● **QUESTIONS**:
(A) Decide whether each statement agrees with the piece on Brazil's central bank below: (i) the BC is likely to change its policy at this week's Copom meeting; (ii) the BC holds international reserves of US$207 billion; (iii) 6.5 per cent is the upper limit of the BC's inflation-targeting band. Answer yes or no for each, quoting the words of the piece that settle it.
(B) Extend the piece on Brazil's central bank below, picking up after its final sentence about the cautious response of Brazil's authorities.

── DOCUMENT SECTION ──

With central banks across the globe falling over themselves to ease monetary policy, Brazil’s Banco Central (BC) has been standing firm. The BC’s reluctance to cut interest rates to stimulate the economy reflects its concern that inflation could push through the upper limit of its inflation-targeting band. But current data show that the economy hit the wall in October and inflation appears to be peaking. We expect these trends to strengthen in the coming weeks, leading to a reversal of policy at the Copom meeting on 20-21 January.

Although the BC is likely to keep its policy unchanged at this week’s Copom meeting, the rapid slowing of the economy will in our view force an easing of monetary policy in January even though IPCA inflation will still be close to 6.5 per cent, the upper limit of its inflation-targeting band. This has created an attractive entry point for investors into the local fixed income market. This conclusion is bolstered by the fact that the BC intervened aggressively in the cash market when the Real weakened last week to USD/BRL2.50. This suggests that downside currency risks are limited, given the BC’s ample international reserves of US$207 billion and its apparent willingness to support the currency at these levels.

Core Case

The negative effects of the current financial crisis spread quickly through global markets, but its nature varies from country to country. Some policymakers anticipated the fallout of the crisis and moved quickly to ease monetary and fiscal policies. In Brazil the response of the authorities was more cautious.

───
── GIVEN MATERIAL ──

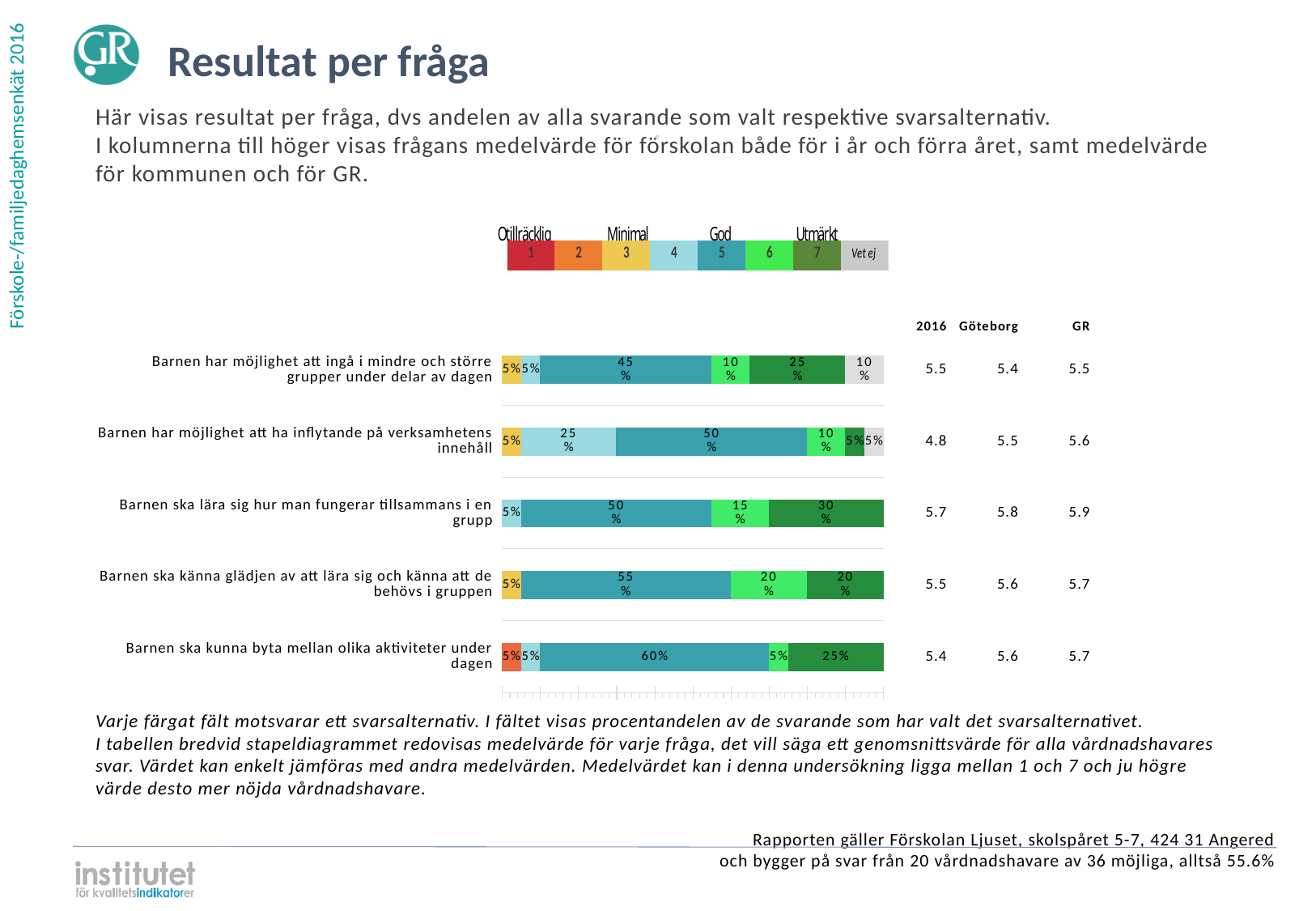
What is the Göteborg mean value for 'Barnen ska lära sig hur man fungerar tillsammans i en grupp'? 5.8 What is the 2016 mean value for 'Barnen har möjlighet att ha inflytande på verksamhetens innehåll'? 4.8 What percentage chose 'Vet ej' for 'Barnen har möjlighet att ingå i mindre och större grupper under delar av dagen'? 10% Which question has the largest share of respondents choosing rating 5 (teal segment)? Barnen ska kunna byta mellan olika aktiviteter under dagen How many entries does the legend above the chart list? 8 What is the difference between the GR mean and the 2016 mean for 'Barnen har möjlighet att ha inflytande på verksamhetens innehåll'? 0.8 What percentage of respondents chose rating 5 (God, teal) for 'Barnen ska kunna byta mellan olika aktiviteter under dagen'? 60% What percentage chose rating 7 (dark green) for 'Barnen ska lära sig hur man fungerar tillsammans i en grupp'? 30% How many questions (categories) are shown in the bar chart? 5 Which question has the lowest 2016 mean value? Barnen har möjlighet att ha inflytande på verksamhetens innehåll For 'Barnen ska känna glädjen av att lära sig och känna att de behövs i gruppen', which is larger: the share choosing rating 5 or the share choosing rating 6? Rating 5 (55%) What kind of chart is used to show the results per question? Stacked bar chart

───

● **SOLVED PROBLEMS**:
(A)
(i) No: "the BC is likely to keep its policy unchanged at this week’s Copom meeting"
(ii) Yes: "the BC’s ample international reserves of US$207 billion"
(iii) Yes: "close to 6.5 per cent, the upper limit of its inflation-targeting band"

(B)
The fall in global commodity prices has had a substantial impact on corporate confidence, and production plans have been rolled back in many industries even before aggregate demand has shown significant weakness. This has occurred because growth data in Brazil continued to be relatively strong reaching 6.8 per cent in Q3/08, even though it is obvious that a sharp slowing of demand is imminent.

A second factor that influenced the picture conveyed by short-term data was the BC’s decision to limit its FX interventions and permit a substantial decline in the Real, even though the country’s US$200 billion plus in international reserves were clearly large enough to cushion the slide in the currency. This policy appears to have been reversed last week when the BC intervened aggressively to support the Real when it hit the USD/BRL2.50 level. Since midyear the BC has spent a total of US$41.8 billion on FX interventions, 80 per cent in the futures market and the rest in the cash market.

Whether this policy was appropriate can only be properly assessed in hindsight. It did, however, have a noticeable impact on domestic inflation, since the deflationary effect of falling global commodity prices was offset to a significant extent by a weakening Real (see Chart 1).

Brazil has not stood passively on the sidelines as the current crisis unfolded. Indeed, the authorities have reacted in a timely manner using appropriate instruments, such as cuts in banks’ reserve requirements and new repo lines in reais as well as dollars and initiatives to ease the illiquidity facing smaller banks. What the BC has not done, at least so far, is to follow other central banks in lowering interest rates. Brazil’s interest rate policy must be understood in terms of the BC’s perception of the crisis and how it relates to its long-term objectives and the framework of its inflation-targeting monetary policy regime.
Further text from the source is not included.